Un 66enne dovrà scontare oltre due anni di reclusione per maltrattamenti in famiglia e atti persecutori commessi tra il 2021 e il 2022

Dagli arresti domiciliari al carcere. È il percorso giudiziario che ha coinvolto un uomo di 66 anni residente a Terracina, arrestato dai Carabinieri della Stazione di San Felice Circeo in esecuzione di un provvedimento emesso dalla Procura della Repubblica di Latina.

L’uomo, già noto alle forze dell’ordine, era finito ai domiciliari alla fine dello scorso maggio dopo che i militari avevano accertato una serie di violazioni del divieto di avvicinamento alla persona offesa. Comportamenti che avevano determinato un aggravamento della misura cautelare già disposta nei suoi confronti nell’ambito di un procedimento per atti persecutori.

Nelle ultime ore è arrivato un ulteriore provvedimento dell’autorità giudiziaria. I Carabinieri hanno infatti eseguito il ripristino dell’ordine di carcerazione relativo a un cumulo di condanne per maltrattamenti in famiglia e stalking commessi tra il 2021 e il 2022 nel territorio della provincia di Latina.

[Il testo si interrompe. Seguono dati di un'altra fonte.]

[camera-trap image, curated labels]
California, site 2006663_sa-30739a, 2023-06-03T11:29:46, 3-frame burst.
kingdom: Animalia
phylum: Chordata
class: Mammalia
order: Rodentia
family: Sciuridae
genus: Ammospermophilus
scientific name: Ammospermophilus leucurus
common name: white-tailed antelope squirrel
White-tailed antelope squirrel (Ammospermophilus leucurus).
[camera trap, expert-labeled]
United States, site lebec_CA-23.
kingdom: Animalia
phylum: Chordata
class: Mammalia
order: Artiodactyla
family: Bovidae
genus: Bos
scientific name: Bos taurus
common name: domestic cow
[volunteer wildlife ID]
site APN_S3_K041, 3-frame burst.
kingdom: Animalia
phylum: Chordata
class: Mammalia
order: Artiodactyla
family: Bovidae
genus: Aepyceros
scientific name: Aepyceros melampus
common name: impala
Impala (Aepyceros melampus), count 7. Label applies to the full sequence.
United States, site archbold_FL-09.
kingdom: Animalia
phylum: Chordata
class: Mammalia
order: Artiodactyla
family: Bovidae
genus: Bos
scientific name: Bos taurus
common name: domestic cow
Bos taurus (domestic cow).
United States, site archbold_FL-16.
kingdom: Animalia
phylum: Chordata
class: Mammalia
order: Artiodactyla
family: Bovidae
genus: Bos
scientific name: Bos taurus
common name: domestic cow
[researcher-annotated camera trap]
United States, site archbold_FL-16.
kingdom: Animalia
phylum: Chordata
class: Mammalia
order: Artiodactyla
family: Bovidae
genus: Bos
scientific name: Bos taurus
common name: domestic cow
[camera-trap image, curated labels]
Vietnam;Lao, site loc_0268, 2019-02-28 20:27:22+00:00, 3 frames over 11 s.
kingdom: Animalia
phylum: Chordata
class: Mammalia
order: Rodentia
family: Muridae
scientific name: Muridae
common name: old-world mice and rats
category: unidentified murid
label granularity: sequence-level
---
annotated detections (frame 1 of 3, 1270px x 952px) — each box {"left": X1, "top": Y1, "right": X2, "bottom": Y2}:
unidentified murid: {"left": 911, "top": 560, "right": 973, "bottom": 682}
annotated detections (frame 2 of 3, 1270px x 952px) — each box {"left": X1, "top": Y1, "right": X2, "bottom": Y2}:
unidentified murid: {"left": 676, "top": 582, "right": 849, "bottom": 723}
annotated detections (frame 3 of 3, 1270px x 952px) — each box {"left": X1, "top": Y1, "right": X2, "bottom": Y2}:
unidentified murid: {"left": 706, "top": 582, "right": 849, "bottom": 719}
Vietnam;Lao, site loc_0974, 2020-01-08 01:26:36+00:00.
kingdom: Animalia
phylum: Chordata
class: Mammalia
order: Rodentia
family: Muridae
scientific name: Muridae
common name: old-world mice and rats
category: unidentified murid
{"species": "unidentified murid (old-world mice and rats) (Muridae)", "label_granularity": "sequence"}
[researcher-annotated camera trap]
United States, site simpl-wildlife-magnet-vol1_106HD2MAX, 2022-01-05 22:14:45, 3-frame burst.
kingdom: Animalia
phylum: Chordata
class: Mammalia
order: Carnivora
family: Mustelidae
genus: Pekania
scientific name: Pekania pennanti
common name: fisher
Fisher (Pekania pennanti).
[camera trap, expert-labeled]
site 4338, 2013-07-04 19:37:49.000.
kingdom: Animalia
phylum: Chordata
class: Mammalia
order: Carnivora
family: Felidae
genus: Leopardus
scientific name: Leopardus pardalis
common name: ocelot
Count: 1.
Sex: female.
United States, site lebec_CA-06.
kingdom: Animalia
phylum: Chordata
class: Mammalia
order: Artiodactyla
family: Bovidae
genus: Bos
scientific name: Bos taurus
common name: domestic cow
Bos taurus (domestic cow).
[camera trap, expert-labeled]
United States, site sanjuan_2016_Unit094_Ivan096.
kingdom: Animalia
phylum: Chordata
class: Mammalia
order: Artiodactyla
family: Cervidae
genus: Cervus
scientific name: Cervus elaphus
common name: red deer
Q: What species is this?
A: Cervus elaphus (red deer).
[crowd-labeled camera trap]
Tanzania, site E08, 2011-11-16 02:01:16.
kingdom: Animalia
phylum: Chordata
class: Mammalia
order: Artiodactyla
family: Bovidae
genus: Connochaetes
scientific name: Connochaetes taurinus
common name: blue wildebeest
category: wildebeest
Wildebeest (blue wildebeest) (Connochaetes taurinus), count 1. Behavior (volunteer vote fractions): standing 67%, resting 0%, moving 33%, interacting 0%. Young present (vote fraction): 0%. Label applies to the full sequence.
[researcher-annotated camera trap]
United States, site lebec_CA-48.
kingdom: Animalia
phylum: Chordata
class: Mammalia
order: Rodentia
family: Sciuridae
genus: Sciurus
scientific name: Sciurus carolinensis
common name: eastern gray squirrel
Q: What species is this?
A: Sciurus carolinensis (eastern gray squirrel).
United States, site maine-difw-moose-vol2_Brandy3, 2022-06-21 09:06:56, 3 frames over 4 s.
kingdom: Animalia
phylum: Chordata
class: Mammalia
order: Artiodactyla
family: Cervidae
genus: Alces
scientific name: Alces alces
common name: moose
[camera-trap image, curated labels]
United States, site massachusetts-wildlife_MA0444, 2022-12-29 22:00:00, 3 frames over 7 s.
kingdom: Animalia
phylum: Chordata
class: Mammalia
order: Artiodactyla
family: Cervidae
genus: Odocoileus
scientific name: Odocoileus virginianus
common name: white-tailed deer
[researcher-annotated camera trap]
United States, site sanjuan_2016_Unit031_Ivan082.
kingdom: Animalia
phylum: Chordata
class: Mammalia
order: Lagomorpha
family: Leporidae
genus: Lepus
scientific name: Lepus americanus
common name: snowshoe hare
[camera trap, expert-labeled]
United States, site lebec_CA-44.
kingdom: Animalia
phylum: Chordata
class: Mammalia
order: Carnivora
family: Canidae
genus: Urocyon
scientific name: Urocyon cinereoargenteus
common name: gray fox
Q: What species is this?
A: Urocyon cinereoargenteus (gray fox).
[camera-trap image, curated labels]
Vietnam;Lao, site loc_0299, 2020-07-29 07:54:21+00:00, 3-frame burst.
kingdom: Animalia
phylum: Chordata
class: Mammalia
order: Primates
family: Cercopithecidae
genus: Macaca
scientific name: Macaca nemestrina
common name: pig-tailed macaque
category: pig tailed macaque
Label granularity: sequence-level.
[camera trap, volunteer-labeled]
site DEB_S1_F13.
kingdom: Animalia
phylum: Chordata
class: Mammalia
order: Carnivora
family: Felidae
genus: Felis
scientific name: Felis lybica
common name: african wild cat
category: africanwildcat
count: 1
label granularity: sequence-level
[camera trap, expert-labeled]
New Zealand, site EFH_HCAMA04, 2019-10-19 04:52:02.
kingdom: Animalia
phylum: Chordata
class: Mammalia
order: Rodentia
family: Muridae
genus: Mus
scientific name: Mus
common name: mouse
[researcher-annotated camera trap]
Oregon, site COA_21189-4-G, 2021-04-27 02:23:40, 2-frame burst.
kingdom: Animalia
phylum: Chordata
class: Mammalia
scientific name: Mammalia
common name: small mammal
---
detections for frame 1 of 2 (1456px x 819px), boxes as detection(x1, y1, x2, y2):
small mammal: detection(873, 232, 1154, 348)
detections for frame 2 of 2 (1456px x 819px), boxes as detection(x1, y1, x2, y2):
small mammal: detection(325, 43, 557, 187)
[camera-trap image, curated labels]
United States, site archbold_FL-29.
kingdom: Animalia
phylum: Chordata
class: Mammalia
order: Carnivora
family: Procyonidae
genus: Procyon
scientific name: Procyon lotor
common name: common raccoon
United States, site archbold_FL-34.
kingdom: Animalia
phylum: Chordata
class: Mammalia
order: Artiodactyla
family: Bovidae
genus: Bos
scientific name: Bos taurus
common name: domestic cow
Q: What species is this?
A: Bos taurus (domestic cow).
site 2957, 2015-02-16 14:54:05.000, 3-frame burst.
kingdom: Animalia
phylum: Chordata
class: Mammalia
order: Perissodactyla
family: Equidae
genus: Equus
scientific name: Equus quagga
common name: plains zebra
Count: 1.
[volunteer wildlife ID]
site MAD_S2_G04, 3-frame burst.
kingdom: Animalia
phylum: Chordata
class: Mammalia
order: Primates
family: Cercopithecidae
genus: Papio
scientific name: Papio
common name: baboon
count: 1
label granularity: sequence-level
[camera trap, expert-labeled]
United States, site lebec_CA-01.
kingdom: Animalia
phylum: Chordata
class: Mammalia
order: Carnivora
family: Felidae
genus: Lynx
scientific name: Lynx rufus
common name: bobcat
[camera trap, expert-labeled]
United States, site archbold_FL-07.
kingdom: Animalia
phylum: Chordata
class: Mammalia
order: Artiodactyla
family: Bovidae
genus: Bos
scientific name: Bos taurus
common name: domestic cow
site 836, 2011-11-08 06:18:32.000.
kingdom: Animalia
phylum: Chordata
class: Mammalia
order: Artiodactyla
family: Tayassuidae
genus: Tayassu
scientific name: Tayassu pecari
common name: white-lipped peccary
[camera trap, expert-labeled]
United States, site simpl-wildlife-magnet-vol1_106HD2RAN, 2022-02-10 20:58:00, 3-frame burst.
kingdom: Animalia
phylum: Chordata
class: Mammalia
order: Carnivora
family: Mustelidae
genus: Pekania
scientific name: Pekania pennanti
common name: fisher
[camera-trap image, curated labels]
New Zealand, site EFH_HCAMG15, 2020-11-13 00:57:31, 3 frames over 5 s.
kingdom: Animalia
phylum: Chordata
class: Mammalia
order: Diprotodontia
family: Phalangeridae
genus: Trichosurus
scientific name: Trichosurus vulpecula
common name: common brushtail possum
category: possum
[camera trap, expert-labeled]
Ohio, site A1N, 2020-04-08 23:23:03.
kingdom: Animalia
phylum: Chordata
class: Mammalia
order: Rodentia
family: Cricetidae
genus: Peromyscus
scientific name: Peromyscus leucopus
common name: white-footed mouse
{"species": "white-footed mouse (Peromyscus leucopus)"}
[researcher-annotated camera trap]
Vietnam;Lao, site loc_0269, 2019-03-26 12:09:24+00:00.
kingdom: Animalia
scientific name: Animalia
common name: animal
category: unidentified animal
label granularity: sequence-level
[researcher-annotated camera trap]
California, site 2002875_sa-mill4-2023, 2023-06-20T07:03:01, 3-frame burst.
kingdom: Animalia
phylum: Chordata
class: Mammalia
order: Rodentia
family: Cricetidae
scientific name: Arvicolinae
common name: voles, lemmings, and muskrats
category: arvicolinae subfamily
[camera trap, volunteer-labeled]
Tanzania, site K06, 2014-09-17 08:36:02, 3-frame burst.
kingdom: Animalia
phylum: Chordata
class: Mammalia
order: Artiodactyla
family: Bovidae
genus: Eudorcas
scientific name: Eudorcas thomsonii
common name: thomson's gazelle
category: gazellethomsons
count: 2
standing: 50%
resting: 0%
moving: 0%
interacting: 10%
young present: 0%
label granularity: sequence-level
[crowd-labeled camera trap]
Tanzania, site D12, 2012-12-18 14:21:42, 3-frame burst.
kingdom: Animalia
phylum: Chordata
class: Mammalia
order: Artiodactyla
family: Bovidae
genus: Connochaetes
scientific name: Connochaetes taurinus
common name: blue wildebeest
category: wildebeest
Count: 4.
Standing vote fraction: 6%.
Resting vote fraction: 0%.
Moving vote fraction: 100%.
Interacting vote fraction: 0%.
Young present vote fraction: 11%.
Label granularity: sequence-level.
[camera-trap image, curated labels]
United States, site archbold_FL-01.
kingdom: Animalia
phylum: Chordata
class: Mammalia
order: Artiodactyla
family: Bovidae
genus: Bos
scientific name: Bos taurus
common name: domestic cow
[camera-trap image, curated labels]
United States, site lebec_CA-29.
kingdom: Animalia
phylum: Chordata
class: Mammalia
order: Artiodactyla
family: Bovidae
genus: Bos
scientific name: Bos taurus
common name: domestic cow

Per il sessantaseienne si sono così aperte le porte della Casa Circondariale di Latina, dove dovrà scontare una pena residua pari a due anni, due mesi e dodici giorni di reclusione.

L’operazione rappresenta l’ultimo sviluppo di una vicenda giudiziaria che negli anni ha visto l’intervento delle forze dell’ordine e della magistratura per la tutela della vittima e per il contrasto ai reati riconducibili alla violenza domestica e agli atti persecutori.